## [Material]
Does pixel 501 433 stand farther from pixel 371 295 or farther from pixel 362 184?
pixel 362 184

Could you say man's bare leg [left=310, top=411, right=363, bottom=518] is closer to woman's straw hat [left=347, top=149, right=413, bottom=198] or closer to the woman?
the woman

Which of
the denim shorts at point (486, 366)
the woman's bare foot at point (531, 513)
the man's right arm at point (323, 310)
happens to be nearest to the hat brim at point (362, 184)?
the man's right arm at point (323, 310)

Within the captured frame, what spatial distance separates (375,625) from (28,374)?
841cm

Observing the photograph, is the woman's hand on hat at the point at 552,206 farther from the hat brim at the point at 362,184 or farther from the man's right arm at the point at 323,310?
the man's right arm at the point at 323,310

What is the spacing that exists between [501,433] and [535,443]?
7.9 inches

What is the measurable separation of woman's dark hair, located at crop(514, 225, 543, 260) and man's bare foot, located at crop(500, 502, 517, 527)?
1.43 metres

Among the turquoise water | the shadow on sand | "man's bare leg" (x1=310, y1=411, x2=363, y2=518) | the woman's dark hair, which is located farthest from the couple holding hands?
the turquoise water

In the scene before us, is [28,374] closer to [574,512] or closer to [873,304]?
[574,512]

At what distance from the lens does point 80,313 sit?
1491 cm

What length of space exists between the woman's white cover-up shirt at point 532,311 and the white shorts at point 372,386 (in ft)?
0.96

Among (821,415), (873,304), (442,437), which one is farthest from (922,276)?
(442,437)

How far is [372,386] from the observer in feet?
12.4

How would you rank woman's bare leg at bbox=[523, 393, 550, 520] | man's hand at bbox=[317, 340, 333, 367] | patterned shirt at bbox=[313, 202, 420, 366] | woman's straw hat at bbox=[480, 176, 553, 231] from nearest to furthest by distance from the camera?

## [Requirements]
Turn everything from the line containing "How far is [372,386]" down to the end of the material into a numbered list, leaving out any blank lines.

## [Result of this task]
1. How far is [372,386] from the observer in feet?
2. 12.4
3. How would you rank woman's bare leg at bbox=[523, 393, 550, 520] | man's hand at bbox=[317, 340, 333, 367] | patterned shirt at bbox=[313, 202, 420, 366] | woman's straw hat at bbox=[480, 176, 553, 231] from nearest to furthest by distance from the camera?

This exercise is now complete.